Getting Things Done for Researchers

I shall be presenting a workshop on Getting Things Done for Researchers as part of the University of Salford doctoral programme on 8 February 2012.


The Salford Postgraduate Research Training Programme (SPoRT)
Getting Things Done for Researchers
Dr Pascal Venier
School of Humanities, Languages and Social Sciences
Wednesday 8 February 2012, 13:00-16:00

The aims of this session are twofold:

  • Firstly, to introduce participants to the Getting Things Done method developed by Davis Allen, which unlike traditional time management methods, focuses on managing workflows rather than time (1).
  • And secondly to help participants start developing their own effective personal workflow system.

This session will introduce the principles of the Getting Things Done methodology. It will focuses particularly on :

  • the five phases of mastering one’s own workflow seamlessly (Collect, Process, Organise, Review and Do)
  • the weekly review
  • and the 6 levels approach to setting priorities (current actions, current projects, areas of responsibility and focus, short, middle and long term goals and visions)

Participants will also have the opportunity to reflect on their current workflows and what their own existing commitments and priorities are and should be.

(1) David Allen, Getting Things Done: How to Achieve Stress-free Productivity (London: Piatkus Books, 2002). ISBN 978-0749922641.

Introduction to Mind Mapping workshop, 25 January 2012

I shall be presenting an Introduction to Mind-mapping and related techniques for researchers on the University of Salford doctoral programme on 25 January 2012.


The Salford Postgraduate Research Training Programme (SPoRT)
Introduction to Mind Mapping
Dr Pascal Venier
School of Humanities, Languages and Social Sciences
25 January 2012 13:00-16:00

The aim of this session is to introduce participants to the principles and practice of the mapping of ideas and concepts. By the end of this session participants will have developed a basic awareness of Mind Mapping and related techniques (such as Concept Mapping, Idea Mapping, etc.) and their pertinence in research contexts.

This session will:

  • Introduce participants to the principles of orthodox mind mapping as defined by Tony Buzan, in Use Your Head (London: BBC, 1974), and later The Mind Map Book (London: BBC, 1993).
  • Give the opportunity to experiment with mind mapping techniques through a practical exercise.
  • Review other visual mapping techniques which have evolved from orthodox mind mapping (other forms of mind mapping, concept mapping, idea mapping, argument mapping).
  • Highlight the effectiveness of visual mapping techniques through the presentation of a number of examples of maps.
  • Show how researchers can fruitfully use a visual map as a thinking space, both individually and collaboratively.
  • Discuss the potential of visual mapping for remote collaboration, through web-based applications.
  • Provide a review of the most pertinent software available both as desktop applications and as online applications.

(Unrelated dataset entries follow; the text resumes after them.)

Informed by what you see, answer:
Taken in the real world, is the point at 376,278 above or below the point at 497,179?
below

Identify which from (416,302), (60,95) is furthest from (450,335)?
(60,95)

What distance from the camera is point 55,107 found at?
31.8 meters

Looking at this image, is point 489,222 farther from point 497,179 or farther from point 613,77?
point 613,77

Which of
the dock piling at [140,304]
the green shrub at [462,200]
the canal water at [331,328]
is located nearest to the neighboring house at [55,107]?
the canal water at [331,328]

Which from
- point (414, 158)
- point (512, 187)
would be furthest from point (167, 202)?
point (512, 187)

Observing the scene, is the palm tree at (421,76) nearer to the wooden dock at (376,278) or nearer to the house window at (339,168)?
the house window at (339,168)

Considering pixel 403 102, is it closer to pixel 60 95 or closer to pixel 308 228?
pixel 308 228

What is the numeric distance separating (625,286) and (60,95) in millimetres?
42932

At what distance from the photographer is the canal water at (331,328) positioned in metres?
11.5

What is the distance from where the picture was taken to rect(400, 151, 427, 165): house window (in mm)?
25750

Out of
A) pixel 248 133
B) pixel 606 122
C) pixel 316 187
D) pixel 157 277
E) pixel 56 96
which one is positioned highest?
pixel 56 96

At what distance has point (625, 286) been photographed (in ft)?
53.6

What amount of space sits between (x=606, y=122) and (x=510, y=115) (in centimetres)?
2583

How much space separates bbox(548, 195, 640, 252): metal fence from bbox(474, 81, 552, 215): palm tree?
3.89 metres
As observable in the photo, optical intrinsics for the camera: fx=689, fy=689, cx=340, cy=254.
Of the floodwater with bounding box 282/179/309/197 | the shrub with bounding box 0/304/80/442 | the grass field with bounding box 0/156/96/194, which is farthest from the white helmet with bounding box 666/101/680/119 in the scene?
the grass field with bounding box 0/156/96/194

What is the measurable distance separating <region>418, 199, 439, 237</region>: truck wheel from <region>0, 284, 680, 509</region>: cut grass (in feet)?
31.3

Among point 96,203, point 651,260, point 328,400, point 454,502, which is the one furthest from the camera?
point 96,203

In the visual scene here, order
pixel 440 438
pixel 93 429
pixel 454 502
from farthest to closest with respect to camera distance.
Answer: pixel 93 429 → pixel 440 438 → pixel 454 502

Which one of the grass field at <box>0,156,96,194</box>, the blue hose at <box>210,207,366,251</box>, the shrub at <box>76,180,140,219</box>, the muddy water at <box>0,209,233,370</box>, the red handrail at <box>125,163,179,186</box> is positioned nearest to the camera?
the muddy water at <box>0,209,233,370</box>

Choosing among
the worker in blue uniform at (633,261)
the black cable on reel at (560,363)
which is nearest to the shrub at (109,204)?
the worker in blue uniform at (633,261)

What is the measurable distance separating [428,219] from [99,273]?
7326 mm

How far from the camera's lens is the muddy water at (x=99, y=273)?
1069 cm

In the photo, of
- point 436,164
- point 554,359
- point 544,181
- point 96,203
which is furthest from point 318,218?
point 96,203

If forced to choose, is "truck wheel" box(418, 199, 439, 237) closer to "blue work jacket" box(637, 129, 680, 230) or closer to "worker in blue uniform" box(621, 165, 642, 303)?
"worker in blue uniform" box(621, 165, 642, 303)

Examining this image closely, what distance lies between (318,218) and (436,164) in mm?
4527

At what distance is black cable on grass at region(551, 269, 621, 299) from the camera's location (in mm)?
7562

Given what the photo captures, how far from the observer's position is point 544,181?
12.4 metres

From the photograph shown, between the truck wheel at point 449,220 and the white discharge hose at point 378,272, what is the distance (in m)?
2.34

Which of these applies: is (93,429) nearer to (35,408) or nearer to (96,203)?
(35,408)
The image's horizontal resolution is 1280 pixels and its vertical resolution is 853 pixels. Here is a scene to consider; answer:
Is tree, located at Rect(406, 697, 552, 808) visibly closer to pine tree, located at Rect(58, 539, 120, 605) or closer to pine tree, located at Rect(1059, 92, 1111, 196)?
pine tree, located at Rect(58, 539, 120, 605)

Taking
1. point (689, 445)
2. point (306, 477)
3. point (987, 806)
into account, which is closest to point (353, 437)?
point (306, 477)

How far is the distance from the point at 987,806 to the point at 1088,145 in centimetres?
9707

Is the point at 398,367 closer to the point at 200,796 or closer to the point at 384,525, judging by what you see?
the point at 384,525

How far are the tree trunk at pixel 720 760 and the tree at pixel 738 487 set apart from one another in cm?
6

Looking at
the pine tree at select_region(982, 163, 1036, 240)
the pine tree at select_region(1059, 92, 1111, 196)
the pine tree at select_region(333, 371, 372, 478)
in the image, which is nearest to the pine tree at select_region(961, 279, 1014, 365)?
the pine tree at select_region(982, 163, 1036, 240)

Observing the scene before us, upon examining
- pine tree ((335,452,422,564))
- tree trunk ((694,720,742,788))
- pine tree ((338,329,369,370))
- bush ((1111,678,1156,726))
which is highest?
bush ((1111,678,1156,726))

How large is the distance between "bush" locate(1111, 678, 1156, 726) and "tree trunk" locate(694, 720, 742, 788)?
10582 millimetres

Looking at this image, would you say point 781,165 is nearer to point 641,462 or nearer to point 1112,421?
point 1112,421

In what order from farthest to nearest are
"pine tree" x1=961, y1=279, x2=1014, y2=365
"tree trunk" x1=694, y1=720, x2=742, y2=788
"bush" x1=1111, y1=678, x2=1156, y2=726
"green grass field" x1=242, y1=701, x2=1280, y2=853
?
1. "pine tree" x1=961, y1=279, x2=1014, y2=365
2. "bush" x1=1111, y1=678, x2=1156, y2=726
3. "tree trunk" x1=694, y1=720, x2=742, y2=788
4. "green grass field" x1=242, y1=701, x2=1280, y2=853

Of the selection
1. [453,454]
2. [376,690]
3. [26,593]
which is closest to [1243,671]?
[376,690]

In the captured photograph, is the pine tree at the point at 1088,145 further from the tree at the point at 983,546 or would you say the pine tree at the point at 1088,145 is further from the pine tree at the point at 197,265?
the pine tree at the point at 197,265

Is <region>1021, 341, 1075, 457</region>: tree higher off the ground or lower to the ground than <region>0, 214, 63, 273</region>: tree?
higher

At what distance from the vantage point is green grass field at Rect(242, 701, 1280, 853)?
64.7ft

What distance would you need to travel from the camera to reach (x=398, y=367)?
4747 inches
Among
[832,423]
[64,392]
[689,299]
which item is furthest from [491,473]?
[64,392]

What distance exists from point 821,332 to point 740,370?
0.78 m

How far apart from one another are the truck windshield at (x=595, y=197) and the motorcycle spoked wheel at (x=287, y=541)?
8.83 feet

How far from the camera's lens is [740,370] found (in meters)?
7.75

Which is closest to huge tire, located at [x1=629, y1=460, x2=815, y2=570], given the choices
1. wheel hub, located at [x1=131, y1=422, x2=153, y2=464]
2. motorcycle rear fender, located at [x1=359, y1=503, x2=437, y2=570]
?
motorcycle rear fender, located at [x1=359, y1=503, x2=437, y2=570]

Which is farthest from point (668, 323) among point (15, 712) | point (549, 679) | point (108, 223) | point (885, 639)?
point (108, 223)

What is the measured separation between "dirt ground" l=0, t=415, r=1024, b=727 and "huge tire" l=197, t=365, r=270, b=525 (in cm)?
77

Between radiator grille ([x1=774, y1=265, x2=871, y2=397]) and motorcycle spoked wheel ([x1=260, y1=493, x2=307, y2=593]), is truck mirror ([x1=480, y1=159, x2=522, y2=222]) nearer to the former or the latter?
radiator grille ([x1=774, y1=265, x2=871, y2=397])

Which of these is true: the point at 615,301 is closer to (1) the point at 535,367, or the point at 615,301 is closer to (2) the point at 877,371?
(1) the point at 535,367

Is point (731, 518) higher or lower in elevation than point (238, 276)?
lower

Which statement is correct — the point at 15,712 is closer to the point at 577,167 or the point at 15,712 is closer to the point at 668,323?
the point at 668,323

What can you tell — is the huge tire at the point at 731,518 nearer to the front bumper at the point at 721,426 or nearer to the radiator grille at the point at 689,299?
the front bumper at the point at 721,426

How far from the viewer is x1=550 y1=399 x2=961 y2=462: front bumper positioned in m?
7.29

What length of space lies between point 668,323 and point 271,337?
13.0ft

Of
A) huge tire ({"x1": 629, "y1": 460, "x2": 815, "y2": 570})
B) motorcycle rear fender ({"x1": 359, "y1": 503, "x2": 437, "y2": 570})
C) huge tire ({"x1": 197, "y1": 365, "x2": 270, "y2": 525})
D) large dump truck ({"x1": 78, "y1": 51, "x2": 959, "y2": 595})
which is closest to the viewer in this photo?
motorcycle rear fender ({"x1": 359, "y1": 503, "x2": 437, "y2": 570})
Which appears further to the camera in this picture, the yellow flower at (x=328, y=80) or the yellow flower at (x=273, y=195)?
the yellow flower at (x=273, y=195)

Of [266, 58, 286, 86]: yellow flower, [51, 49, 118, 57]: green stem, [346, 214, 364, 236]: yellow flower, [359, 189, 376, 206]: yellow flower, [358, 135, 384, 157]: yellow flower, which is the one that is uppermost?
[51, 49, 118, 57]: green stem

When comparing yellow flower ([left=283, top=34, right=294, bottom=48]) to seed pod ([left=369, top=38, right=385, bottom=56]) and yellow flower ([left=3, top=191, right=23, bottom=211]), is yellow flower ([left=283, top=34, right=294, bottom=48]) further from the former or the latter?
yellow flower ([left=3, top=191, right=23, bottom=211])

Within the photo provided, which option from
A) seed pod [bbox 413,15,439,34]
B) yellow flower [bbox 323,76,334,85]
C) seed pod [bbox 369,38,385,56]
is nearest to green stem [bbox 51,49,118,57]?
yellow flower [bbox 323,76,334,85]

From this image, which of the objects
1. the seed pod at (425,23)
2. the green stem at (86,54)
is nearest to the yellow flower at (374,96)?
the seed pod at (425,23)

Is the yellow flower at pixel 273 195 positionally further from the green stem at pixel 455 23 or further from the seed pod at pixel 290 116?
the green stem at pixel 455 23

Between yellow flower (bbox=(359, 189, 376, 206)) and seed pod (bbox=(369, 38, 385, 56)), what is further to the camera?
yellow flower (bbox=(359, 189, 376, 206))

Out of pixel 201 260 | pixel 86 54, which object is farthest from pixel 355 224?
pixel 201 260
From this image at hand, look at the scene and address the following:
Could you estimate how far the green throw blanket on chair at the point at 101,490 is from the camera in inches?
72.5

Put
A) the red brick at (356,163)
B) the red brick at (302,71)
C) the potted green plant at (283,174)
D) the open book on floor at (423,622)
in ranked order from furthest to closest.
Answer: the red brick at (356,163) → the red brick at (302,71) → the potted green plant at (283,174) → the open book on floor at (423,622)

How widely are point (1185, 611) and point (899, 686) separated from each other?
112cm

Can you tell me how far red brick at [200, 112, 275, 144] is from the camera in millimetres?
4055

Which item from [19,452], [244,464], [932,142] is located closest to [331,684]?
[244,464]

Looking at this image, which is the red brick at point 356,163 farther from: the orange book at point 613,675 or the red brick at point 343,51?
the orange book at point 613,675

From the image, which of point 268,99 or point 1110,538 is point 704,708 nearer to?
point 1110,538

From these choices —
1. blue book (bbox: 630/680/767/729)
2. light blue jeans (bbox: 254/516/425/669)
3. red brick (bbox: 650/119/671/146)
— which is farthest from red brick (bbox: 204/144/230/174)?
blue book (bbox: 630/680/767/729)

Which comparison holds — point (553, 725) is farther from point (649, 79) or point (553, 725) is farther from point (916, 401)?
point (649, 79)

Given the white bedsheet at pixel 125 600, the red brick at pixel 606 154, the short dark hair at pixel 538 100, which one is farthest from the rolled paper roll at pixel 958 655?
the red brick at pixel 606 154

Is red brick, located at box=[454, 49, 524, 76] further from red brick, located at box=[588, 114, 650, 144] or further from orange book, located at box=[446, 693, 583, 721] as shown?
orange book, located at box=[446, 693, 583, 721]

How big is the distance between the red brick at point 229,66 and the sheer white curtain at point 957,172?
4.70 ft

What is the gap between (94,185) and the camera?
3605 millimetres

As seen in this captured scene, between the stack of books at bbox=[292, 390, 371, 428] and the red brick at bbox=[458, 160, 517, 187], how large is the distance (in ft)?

Introduction to Mind Mapping workshop, 16 February 2011

Update (6 February 2011): The workshop is now fully booked, which is very pleasing.

I shall be presenting an Introduction to Mind-mapping and related techniques for researchers on the University of Salford doctoral programme on 16 February 2011.


The Salford Postgraduate Research Training Programme (SPoRT)
Introduction to Mind-mapping and related techniques
Dr Pascal Venier, School of Languages
Wednesday 16 February 2011, 13:00-16:00

The aim of this session is to introduce participants to the principles and practice of the mapping of ideas and concepts. By the end of this session participants will have developed a basic awareness of Mind Mapping and related techniques (such as Concept Mapping, Idea Mapping, etc.) and their pertinence in research contexts.

This session will:

Introduce participants to the principles of orthodox mind mapping as defined by Tony Buzan, in Use Your Head (London: BBC, 1974), and later The Mind Map Book (London: BBC, 1993).

Give the opportunity to experiment with mind mapping techniques through a practical exercise.

Review other visual mapping techniques which have evolved from orthodox mind mapping (other forms of mind mapping, concept mapping, idea mapping, argument mapping).

Highlight the effectiveness of visual mapping techniques through the presentation of a number of examples of maps.

Show how researchers can fruitfully use a visual map as a thinking space, both individually and collaboratively.

Discuss the potential of visual mapping for remote collaboration, through web-based applications.

Provide a review of the most pertinent software available both as desktop applications and as online applications.